=== Stated problem ===
Replace "camera" with "lens" in the lines from the one containing "How distant from" through the end, and output only those lines with nothing else altered.

=== Dataset entries ===
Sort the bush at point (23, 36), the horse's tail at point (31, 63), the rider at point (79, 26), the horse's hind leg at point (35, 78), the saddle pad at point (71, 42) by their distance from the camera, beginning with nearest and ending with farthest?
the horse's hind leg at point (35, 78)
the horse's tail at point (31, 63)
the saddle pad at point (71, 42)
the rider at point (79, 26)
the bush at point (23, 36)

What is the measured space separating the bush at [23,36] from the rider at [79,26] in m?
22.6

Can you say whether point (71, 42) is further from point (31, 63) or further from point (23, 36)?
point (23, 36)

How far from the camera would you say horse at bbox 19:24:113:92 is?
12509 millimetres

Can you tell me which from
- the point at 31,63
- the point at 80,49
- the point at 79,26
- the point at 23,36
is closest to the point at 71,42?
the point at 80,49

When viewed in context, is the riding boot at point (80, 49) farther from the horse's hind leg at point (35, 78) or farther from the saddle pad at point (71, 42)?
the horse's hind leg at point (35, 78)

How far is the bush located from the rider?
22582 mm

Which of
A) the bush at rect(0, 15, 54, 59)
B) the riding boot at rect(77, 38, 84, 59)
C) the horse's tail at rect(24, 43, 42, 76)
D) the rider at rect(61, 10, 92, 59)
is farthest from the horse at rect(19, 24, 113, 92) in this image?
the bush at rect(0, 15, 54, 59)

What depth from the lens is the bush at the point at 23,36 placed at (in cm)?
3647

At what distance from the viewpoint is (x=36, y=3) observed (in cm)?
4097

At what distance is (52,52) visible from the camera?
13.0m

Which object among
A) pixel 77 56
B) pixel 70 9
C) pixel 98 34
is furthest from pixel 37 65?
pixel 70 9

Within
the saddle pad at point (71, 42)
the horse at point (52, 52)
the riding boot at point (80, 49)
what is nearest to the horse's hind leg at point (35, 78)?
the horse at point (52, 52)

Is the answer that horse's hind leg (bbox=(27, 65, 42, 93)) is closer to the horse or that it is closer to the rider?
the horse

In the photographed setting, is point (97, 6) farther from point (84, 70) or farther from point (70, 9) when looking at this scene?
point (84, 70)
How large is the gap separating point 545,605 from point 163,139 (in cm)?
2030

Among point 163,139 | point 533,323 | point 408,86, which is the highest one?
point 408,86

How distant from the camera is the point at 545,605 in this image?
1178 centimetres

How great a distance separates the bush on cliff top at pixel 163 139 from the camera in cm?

=== Full answer ===
How distant from the lens is the point at 545,605 in this image?
1178 centimetres

How great a distance separates the bush on cliff top at pixel 163 139 from the lens in cm?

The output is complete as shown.